Well – since one of our self-sufficient goals is to be able to grow our own food organically with heirloom, non-GMO seeds, I figure we should find a way to sweeten what we eat in a natural way. We are going to have two bee hives next spring for honey, and according to Lisa Lynn of The Self Sufficient HomeAcre and The Prepper Project (see post here) I can grow sugar beets and make my own grannulated sugar.  But I wanted another alternative – thus the Stevia.

I bought my seeds from The Peaceful Valley Nursery in Nevada City on the day that we picked up our new almond and walnut trees.  Everything I have read said that germinating the seeds may not be the easiest task, but I didn’t have any trouble getting two out of the three seeds planted to germinate.  After a couple of weeks I transplanted the two seedlings out into the garden.

At this time they seem to be growing very   s    l    o    w    l    y…..

This is one of my two stevia plants.  Not growing so fast, but growing nonetheless!

This is one of my two stevia plants. Not growing so fast, but growing nonetheless!

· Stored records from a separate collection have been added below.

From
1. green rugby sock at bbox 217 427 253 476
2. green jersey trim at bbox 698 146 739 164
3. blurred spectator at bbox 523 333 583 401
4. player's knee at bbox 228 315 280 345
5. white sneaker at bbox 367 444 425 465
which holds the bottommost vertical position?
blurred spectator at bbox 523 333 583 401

But, they are growing, afterall.  I think the squash may be shading it too much, so I am going to pull back the squash later today. In the meantime I have been researching ways to extract the sweetness from the plant.  I have found several blogs with different extraction methods and I hope to be able to try a few of them.The first website I found that had step by step instructions on extracting the sweetness from the Stevia leaves was Food Renegade.  The instructions on this site use Vodka 😉 to get a sweeter result than just plain water.  On another website – Cheap Vegetable Gardener – the article shows how to make stevia powder.  Basically, all you do is dry the leaves then pulverize them in a blender or coffee grinder!  Sounds simple enough!

But then, how do I use it?   Well, I found a handy, dandy chart someone gave me when they heard I was growing stevia (sorry, I don’t know who to give Kudos to):

Stevia is available in powder form or liquid form. Here is a basic conversion chart:
Sugar ———— Powdered Stevia————- Liquid Stevia
1 cup————–1 teaspoon——————-1 teaspoon
1 tablespoon——-1/4 teaspoon—————–6 – 9 drops
1 teaspoon———1/16 teaspoon—————-2- 4 drops

Okay, but I’ve heard that it can be tricky to cook with and I wondered if there were any recipes to use this stuff.  Yup.  A general internet search will bring up hundreds of recipes.  One place to start is the website Food.com.  They have almost 500 recipes that use both the liquid and powdered form of stevia.

Hooray!   Between the honey, stevia and possibly a little beet sugar, I should never have to buy sugar again!  That makes me feel self sufficient and frugal at the same time! 🙂

Now, if I can just get my plants to grow faster!  Any suggestions?